Copy the data below word for word, omitting the pictures.
>> START
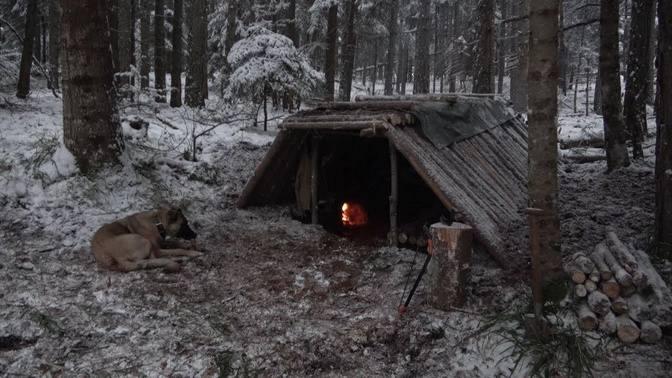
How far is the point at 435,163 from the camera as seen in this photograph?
22.0 feet

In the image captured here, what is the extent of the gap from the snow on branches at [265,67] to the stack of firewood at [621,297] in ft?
30.9

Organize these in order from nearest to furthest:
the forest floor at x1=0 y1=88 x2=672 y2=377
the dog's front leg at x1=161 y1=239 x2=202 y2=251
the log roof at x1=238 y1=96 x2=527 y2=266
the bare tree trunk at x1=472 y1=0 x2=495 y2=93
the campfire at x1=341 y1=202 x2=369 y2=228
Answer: the forest floor at x1=0 y1=88 x2=672 y2=377 → the log roof at x1=238 y1=96 x2=527 y2=266 → the dog's front leg at x1=161 y1=239 x2=202 y2=251 → the campfire at x1=341 y1=202 x2=369 y2=228 → the bare tree trunk at x1=472 y1=0 x2=495 y2=93

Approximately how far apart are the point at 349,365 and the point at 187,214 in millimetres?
4669

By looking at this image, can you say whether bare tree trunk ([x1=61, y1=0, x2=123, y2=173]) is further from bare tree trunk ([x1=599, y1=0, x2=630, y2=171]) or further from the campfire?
bare tree trunk ([x1=599, y1=0, x2=630, y2=171])

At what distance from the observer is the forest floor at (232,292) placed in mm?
4102

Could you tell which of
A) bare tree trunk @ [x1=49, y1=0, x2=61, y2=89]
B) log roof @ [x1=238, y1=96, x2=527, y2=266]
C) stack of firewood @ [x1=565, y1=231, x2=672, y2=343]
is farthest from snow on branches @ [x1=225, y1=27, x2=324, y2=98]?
bare tree trunk @ [x1=49, y1=0, x2=61, y2=89]

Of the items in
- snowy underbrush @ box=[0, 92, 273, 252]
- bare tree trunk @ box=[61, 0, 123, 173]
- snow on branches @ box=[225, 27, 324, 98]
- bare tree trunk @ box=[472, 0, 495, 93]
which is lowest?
snowy underbrush @ box=[0, 92, 273, 252]

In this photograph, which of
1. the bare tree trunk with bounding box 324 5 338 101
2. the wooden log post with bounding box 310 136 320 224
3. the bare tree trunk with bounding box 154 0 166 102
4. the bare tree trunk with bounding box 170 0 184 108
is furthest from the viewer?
the bare tree trunk with bounding box 154 0 166 102

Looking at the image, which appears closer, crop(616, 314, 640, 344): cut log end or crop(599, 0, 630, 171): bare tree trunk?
crop(616, 314, 640, 344): cut log end

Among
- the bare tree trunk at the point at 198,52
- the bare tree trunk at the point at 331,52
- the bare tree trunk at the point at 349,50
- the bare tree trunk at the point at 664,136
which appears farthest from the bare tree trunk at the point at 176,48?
the bare tree trunk at the point at 664,136

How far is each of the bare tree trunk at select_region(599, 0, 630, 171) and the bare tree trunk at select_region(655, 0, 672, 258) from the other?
12.0 ft

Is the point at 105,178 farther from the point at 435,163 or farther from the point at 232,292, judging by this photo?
the point at 435,163

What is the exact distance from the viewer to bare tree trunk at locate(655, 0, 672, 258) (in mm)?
4949

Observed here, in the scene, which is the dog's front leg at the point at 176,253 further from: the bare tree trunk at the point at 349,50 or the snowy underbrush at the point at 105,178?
the bare tree trunk at the point at 349,50
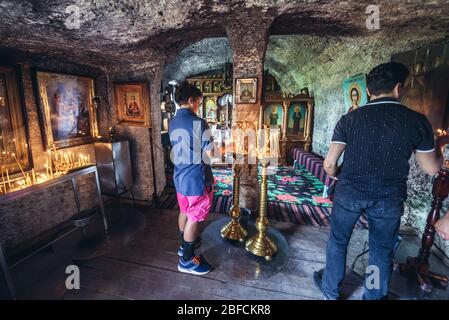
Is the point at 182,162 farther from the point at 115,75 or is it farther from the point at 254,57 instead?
the point at 115,75

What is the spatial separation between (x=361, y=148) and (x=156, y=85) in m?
3.74

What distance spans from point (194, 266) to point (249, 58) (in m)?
3.11

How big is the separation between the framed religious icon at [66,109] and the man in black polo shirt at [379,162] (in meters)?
4.23

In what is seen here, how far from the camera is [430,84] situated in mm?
2820

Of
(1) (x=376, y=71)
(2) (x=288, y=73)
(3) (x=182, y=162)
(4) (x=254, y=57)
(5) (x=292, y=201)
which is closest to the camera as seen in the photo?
(1) (x=376, y=71)

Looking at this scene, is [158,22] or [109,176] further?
[109,176]

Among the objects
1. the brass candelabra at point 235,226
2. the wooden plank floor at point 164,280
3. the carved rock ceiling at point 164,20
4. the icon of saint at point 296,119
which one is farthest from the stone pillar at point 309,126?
the brass candelabra at point 235,226

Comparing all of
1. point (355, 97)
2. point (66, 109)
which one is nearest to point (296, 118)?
point (355, 97)

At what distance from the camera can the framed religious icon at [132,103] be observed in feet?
13.2

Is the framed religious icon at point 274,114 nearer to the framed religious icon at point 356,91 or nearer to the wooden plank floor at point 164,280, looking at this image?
the framed religious icon at point 356,91

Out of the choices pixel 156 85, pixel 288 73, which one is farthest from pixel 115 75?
pixel 288 73

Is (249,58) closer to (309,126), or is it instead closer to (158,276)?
(158,276)

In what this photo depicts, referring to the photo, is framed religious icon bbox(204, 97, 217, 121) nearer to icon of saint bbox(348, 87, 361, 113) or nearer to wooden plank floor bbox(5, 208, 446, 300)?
icon of saint bbox(348, 87, 361, 113)

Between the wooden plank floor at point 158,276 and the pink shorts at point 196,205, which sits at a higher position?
the pink shorts at point 196,205
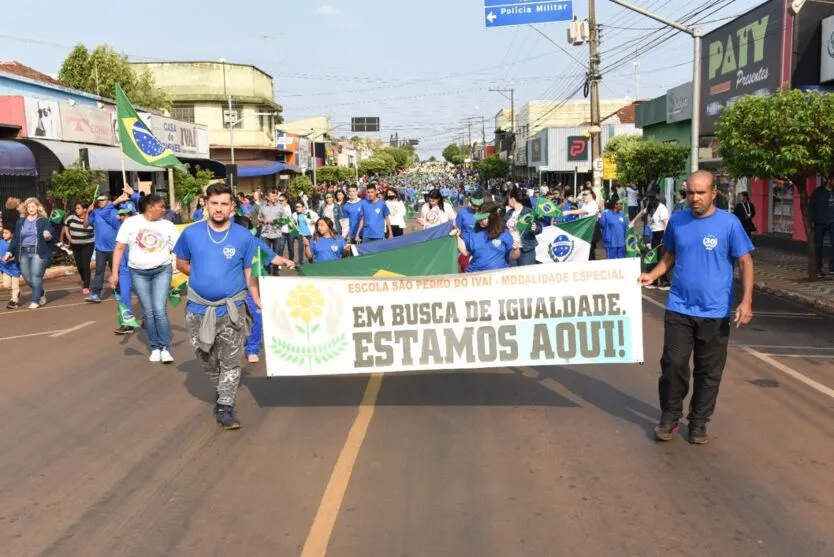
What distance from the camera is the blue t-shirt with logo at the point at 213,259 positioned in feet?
19.8

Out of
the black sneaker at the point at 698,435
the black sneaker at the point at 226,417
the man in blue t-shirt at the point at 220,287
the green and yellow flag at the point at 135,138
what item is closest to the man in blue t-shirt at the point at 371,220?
the green and yellow flag at the point at 135,138

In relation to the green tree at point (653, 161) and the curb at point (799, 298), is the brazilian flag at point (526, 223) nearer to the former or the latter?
the curb at point (799, 298)

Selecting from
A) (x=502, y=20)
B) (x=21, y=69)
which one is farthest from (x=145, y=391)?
(x=21, y=69)

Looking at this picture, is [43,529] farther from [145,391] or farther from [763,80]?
[763,80]

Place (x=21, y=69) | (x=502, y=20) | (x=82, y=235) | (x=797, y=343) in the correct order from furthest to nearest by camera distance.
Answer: (x=21, y=69) → (x=502, y=20) → (x=82, y=235) → (x=797, y=343)

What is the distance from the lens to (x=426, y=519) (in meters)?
4.38

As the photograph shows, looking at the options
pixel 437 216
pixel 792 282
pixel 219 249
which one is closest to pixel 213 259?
>> END
Correct output:
How far is the point at 435,163 from the camera as seen in this photograph?
22.0 feet

In the image captured here, what is the extent of the gap from the snow on branches at [265,67] to the stack of firewood at [621,297] in ft?
30.9

Organize these in order from nearest to furthest:
the forest floor at x1=0 y1=88 x2=672 y2=377
the dog's front leg at x1=161 y1=239 x2=202 y2=251
the log roof at x1=238 y1=96 x2=527 y2=266
the bare tree trunk at x1=472 y1=0 x2=495 y2=93
the campfire at x1=341 y1=202 x2=369 y2=228
Answer: the forest floor at x1=0 y1=88 x2=672 y2=377 → the log roof at x1=238 y1=96 x2=527 y2=266 → the dog's front leg at x1=161 y1=239 x2=202 y2=251 → the campfire at x1=341 y1=202 x2=369 y2=228 → the bare tree trunk at x1=472 y1=0 x2=495 y2=93

Approximately how far apart are the point at 349,365 and the point at 187,214 in millimetres?
4669

By looking at this image, can you say whether bare tree trunk ([x1=61, y1=0, x2=123, y2=173]) is further from bare tree trunk ([x1=599, y1=0, x2=630, y2=171]) or further from the campfire?
bare tree trunk ([x1=599, y1=0, x2=630, y2=171])

At what distance from the observer is the forest floor at (232,292) placed in mm?
4102

Could you tell which of
A) bare tree trunk @ [x1=49, y1=0, x2=61, y2=89]
B) log roof @ [x1=238, y1=96, x2=527, y2=266]
C) stack of firewood @ [x1=565, y1=231, x2=672, y2=343]
is farthest from snow on branches @ [x1=225, y1=27, x2=324, y2=98]?
bare tree trunk @ [x1=49, y1=0, x2=61, y2=89]

Of the items in
- snowy underbrush @ box=[0, 92, 273, 252]
- bare tree trunk @ box=[61, 0, 123, 173]
- snow on branches @ box=[225, 27, 324, 98]
- bare tree trunk @ box=[472, 0, 495, 93]
which is lowest?
snowy underbrush @ box=[0, 92, 273, 252]

In this photograph, which of
1. the bare tree trunk with bounding box 324 5 338 101
2. the wooden log post with bounding box 310 136 320 224
3. the bare tree trunk with bounding box 154 0 166 102
4. the bare tree trunk with bounding box 170 0 184 108
is furthest from the viewer?
the bare tree trunk with bounding box 154 0 166 102

Looking at the image, which appears closer, crop(616, 314, 640, 344): cut log end or crop(599, 0, 630, 171): bare tree trunk?
crop(616, 314, 640, 344): cut log end

Among
- the bare tree trunk at the point at 198,52
- the bare tree trunk at the point at 331,52
- the bare tree trunk at the point at 349,50
- the bare tree trunk at the point at 664,136
which appears farthest from the bare tree trunk at the point at 176,48?
the bare tree trunk at the point at 664,136

How far is each of the bare tree trunk at select_region(599, 0, 630, 171) and the bare tree trunk at select_region(655, 0, 672, 258) from the other?
12.0 ft

Is the point at 105,178 farther from the point at 435,163 or farther from the point at 232,292, judging by this photo?
the point at 435,163

What is the exact distance from the viewer to bare tree trunk at locate(655, 0, 672, 258) (in mm)?
4949

Observed here, in the scene, which is the dog's front leg at the point at 176,253 further from: the bare tree trunk at the point at 349,50 or the snowy underbrush at the point at 105,178?
the bare tree trunk at the point at 349,50
Is the point at 182,162 farther from the point at 115,75 or is it farther from the point at 254,57 instead?
the point at 115,75

What is the spatial separation between (x=361, y=148) and (x=156, y=85) in m?
3.74

What distance spans from point (194, 266) to point (249, 58) (in m)?
3.11

How big is the separation between the framed religious icon at [66,109] and the man in black polo shirt at [379,162] (in meters)?
4.23

In what is seen here, how far from the camera is [430,84] situated in mm?
2820

Of
(1) (x=376, y=71)
(2) (x=288, y=73)
(3) (x=182, y=162)
(4) (x=254, y=57)
(5) (x=292, y=201)
which is closest to the camera as seen in the photo?
(1) (x=376, y=71)

Looking at this scene, is [158,22] or [109,176] further?
[109,176]

Among the objects
1. the brass candelabra at point 235,226
2. the wooden plank floor at point 164,280
3. the carved rock ceiling at point 164,20
4. the icon of saint at point 296,119
which one is farthest from the stone pillar at point 309,126?
the brass candelabra at point 235,226

Comparing all of
1. point (355, 97)
2. point (66, 109)
which one is nearest to point (296, 118)?
point (355, 97)

At what distance from the camera can the framed religious icon at [132,103] be observed in feet?
13.2

Is the framed religious icon at point 274,114 nearer to the framed religious icon at point 356,91 or nearer to the wooden plank floor at point 164,280, looking at this image?
the framed religious icon at point 356,91

Out of the choices pixel 156 85, pixel 288 73, which one is farthest from pixel 115 75?
pixel 288 73

Is (249,58) closer to (309,126), or is it instead closer to (158,276)?
(158,276)

In what this photo depicts, referring to the photo, is framed religious icon bbox(204, 97, 217, 121) nearer to icon of saint bbox(348, 87, 361, 113) or nearer to wooden plank floor bbox(5, 208, 446, 300)?
icon of saint bbox(348, 87, 361, 113)

Between the wooden plank floor at point 158,276 and the pink shorts at point 196,205, which sits at a higher position?
the pink shorts at point 196,205
What distance from the camera is the blue t-shirt with logo at the point at 213,259 positioned in feet?
19.8

Out of
the black sneaker at the point at 698,435
the black sneaker at the point at 226,417
the man in blue t-shirt at the point at 220,287
the green and yellow flag at the point at 135,138
what item is closest to the man in blue t-shirt at the point at 371,220?
the green and yellow flag at the point at 135,138

In relation to the green tree at point (653, 161) and the curb at point (799, 298), is the brazilian flag at point (526, 223) nearer to the former or the latter?
the curb at point (799, 298)

Selecting from
A) (x=502, y=20)
B) (x=21, y=69)
which one is farthest from (x=145, y=391)?
(x=21, y=69)

Looking at this picture, is [43,529] farther from [145,391] or farther from [763,80]?
[763,80]

Place (x=21, y=69) | (x=502, y=20) | (x=82, y=235) | (x=797, y=343) in the correct order from furthest to nearest by camera distance.
Answer: (x=21, y=69) → (x=502, y=20) → (x=82, y=235) → (x=797, y=343)

What is the distance from the lens to (x=426, y=519) (in meters)?
4.38

As the photograph shows, looking at the options
pixel 437 216
pixel 792 282
pixel 219 249
which one is closest to pixel 213 259?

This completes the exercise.